[TEXT — start]

Once we start getting older there are a lot of things to think about like figuring out where you’ll spend the rest of your days. If you own a home this might not be a big worry, but what about all the other typical day-to-day expenses? Unless you plan on continuing to work you might be worried about how you’ll retire comfortably.
If you’re over 62 and are a homeowner or homebuyer you might have thought about a reverse mortgage, or at least seen the infomercials about it. To quickly sum it up, a reverse mortgage is a loan that lets you to tap into a portion of your home equity; it’s sort of like a revolving credit line.
Here are a few reasons why a reverse mortgage could be could be good for you.
- Your reverse mortgage funds are not taxable and they won’t affect your social security or Medicare benefits.
- There’s no monthly payment.
- You still keep the title to your home.
- Fixed and variable rates are available on the loan.
- You can choose how to receive your payments.
There are always two sides to the story though; here are a few drawbacks of having a reverse mortgage.

[TEXT — finish]
[DATA RECORDS — start]

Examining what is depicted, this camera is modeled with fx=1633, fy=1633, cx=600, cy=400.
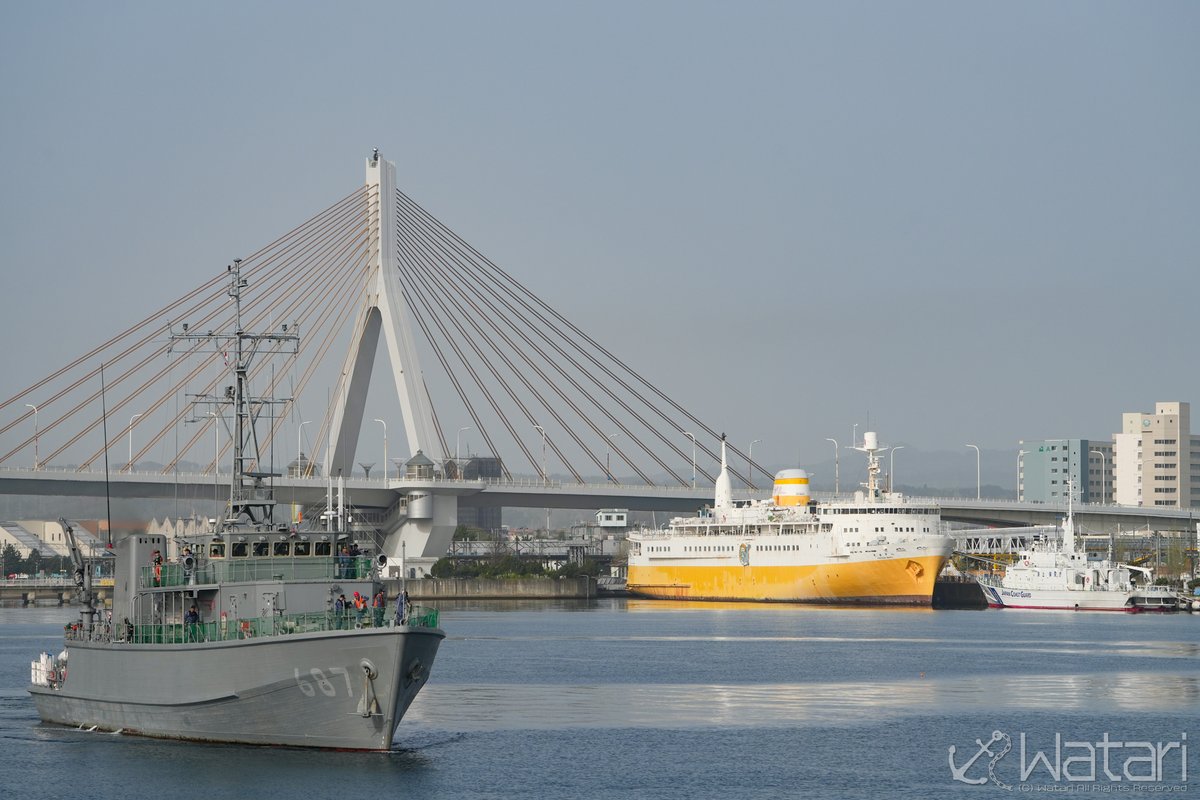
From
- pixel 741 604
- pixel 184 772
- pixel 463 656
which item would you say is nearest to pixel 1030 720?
pixel 184 772

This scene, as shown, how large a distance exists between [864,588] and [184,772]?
64.7 metres

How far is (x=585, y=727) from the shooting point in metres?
30.9

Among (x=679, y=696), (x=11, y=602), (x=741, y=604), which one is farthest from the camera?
(x=11, y=602)

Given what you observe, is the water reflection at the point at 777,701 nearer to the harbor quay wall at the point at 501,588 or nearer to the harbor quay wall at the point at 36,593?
the harbor quay wall at the point at 501,588

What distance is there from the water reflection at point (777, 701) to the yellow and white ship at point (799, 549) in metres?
43.7

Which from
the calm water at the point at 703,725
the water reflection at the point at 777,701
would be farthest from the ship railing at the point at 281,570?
the water reflection at the point at 777,701

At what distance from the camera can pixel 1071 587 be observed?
267 ft

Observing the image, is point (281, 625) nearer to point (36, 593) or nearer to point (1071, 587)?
point (1071, 587)

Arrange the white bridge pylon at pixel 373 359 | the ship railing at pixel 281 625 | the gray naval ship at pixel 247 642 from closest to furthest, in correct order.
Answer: the gray naval ship at pixel 247 642 < the ship railing at pixel 281 625 < the white bridge pylon at pixel 373 359

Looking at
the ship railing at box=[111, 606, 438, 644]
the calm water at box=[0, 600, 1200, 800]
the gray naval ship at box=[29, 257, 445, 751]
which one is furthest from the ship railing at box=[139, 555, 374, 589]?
the calm water at box=[0, 600, 1200, 800]

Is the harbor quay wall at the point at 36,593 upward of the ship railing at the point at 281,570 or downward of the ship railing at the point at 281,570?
downward

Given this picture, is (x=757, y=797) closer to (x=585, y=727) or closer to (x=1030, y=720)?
(x=585, y=727)

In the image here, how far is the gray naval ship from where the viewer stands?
25.6 m

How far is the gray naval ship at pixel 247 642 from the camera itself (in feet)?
83.9
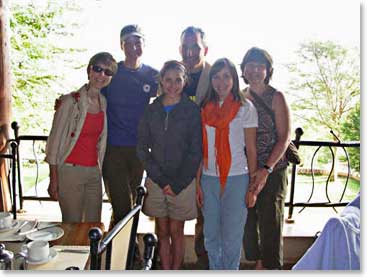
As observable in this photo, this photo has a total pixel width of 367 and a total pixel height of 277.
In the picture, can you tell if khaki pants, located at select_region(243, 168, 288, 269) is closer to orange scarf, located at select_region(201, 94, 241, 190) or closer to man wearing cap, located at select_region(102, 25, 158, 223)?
orange scarf, located at select_region(201, 94, 241, 190)

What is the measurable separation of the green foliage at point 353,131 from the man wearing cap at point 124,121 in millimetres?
748

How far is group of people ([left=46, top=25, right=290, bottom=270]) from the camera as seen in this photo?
1.61 meters

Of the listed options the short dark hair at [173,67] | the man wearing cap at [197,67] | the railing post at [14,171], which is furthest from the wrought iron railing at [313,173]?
the railing post at [14,171]

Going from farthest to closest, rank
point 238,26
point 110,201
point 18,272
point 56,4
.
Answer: point 110,201 → point 56,4 → point 238,26 → point 18,272

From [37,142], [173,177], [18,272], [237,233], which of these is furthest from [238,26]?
[18,272]

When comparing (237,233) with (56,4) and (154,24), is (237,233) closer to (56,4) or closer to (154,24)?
(154,24)

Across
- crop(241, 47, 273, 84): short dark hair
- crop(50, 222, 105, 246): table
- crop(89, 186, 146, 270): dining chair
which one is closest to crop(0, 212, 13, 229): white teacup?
crop(50, 222, 105, 246): table

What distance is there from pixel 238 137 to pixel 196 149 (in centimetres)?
17

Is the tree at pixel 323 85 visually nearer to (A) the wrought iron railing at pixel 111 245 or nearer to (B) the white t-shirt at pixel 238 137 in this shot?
(B) the white t-shirt at pixel 238 137

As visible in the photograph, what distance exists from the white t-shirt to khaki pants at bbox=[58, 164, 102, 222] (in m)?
0.47

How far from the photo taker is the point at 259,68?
161 cm

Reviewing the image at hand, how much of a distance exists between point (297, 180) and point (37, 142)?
105 centimetres

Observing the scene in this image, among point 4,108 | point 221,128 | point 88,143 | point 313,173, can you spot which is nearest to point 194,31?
point 221,128

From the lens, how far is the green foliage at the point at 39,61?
5.40 feet
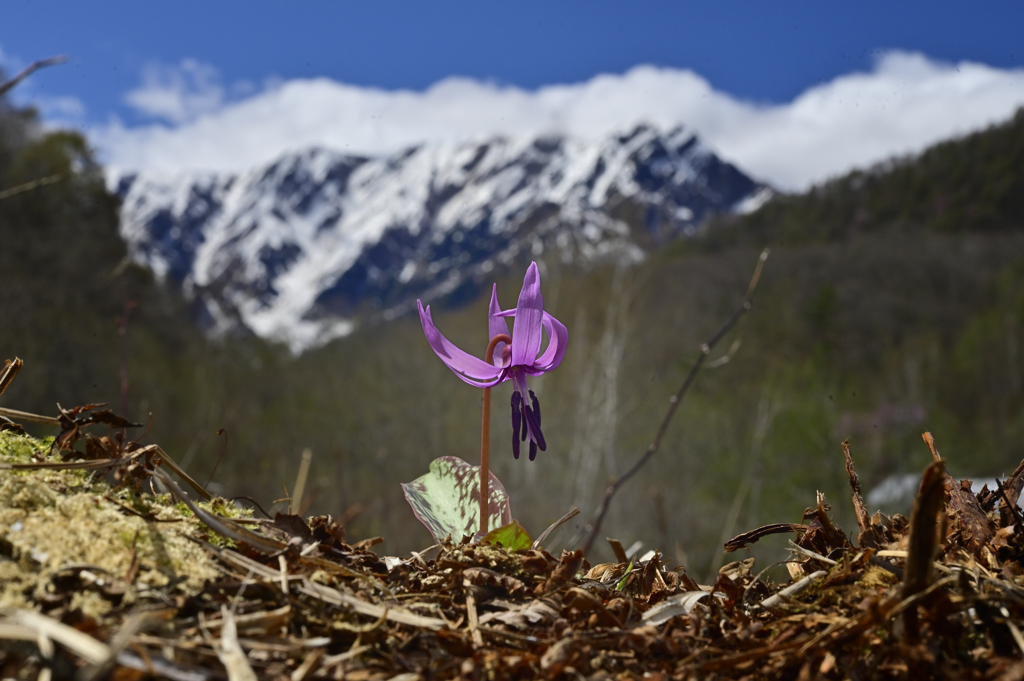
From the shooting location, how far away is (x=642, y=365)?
31.8 m

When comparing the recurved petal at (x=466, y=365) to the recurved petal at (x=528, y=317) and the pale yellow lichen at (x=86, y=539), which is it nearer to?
the recurved petal at (x=528, y=317)

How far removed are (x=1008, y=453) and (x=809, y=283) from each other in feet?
49.7

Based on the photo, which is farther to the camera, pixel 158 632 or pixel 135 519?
pixel 135 519

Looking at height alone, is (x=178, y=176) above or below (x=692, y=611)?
above

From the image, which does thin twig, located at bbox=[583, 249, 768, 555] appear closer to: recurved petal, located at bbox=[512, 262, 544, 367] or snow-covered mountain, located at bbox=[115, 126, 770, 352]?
recurved petal, located at bbox=[512, 262, 544, 367]

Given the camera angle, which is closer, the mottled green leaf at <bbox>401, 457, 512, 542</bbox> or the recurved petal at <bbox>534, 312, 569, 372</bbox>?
the recurved petal at <bbox>534, 312, 569, 372</bbox>

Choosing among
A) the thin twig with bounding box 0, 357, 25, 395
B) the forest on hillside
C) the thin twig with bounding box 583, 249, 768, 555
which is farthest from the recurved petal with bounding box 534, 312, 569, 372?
the forest on hillside

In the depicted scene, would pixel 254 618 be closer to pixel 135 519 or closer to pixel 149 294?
pixel 135 519

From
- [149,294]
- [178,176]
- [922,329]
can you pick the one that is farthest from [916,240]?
[178,176]

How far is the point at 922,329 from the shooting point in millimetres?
39531

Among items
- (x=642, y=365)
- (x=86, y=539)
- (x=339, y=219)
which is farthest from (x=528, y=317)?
(x=339, y=219)

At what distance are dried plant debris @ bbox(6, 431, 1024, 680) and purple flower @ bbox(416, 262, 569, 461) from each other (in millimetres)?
287

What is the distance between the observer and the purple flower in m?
1.21

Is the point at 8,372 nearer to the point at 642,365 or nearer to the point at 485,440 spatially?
the point at 485,440
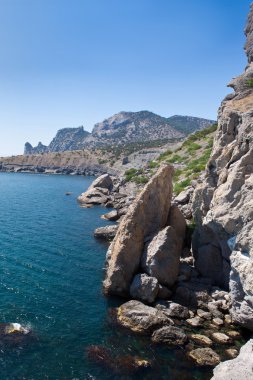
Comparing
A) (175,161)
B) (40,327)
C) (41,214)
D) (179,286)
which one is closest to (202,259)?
(179,286)

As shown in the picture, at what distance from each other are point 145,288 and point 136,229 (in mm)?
7398

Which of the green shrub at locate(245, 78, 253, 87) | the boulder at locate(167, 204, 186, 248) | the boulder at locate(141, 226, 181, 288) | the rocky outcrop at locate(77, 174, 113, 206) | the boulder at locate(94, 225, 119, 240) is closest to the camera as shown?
the boulder at locate(141, 226, 181, 288)

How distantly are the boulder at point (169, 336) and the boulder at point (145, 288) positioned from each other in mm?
5433

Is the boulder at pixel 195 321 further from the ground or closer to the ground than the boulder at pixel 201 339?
further from the ground

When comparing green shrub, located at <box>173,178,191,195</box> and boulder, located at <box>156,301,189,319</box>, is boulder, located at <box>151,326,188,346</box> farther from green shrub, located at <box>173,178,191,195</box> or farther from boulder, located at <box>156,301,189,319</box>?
green shrub, located at <box>173,178,191,195</box>

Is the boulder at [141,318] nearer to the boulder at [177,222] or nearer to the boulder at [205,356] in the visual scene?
the boulder at [205,356]

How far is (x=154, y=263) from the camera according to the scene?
127 ft

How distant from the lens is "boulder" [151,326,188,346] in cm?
2986

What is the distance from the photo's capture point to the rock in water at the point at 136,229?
127 ft

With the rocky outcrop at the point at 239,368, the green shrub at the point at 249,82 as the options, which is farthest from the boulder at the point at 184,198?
the rocky outcrop at the point at 239,368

[DATA RECORDS — finish]

**DIRECTIONS**.
- a) Print the stretch of the reverse mortgage text from "Once we start" through "to your home.".
- b) Carry on the text about reverse mortgages, starting after its final sentence.

**LIST OF ANSWERS**.
- a)
Once we start getting older there are a lot of things to think about like figuring out where you’ll spend the rest of your days. If you own a home this might not be a big worry, but what about all the other typical day-to-day expenses? Unless you plan on continuing to work you might be worried about how you’ll retire comfortably.
If you’re over 62 and are a homeowner or homebuyer you might have thought about a reverse mortgage, or at least seen the infomercials about it. To quickly sum it up, a reverse mortgage is a loan that lets you to tap into a portion of your home equity; it’s sort of like a revolving credit line.
Here are a few reasons why a reverse mortgage could be could be good for you.
- Your reverse mortgage funds are not taxable and they won’t affect your social security or Medicare benefits.
- There’s no monthly payment.
- You still keep the title to your home.

- b)
- There are several fees associated with a reverse mortgage like closing costs, appraisal and origination fees, along with a mortgage insurance premium.
- The amount you owe grows over time as interest is charged on your balance which then gets added to your monthly dues. As the funds paid to you and interest accrues, the amount you owe on the reverse mortgage grows.
- Your “loan” is due if you move out of the home or sell it. If it is not sold, upon death the last surviving borrower will owe your balance.
There are three types of reverse mortgage loans; single purpose, home equity, and proprietary reverse mortgages. Each comes with the good and the bad and if you’re a homeowner, or future homeowner, it’s important to remember that there also other options like re-financing your mortgage or applying for a home equity line of credit.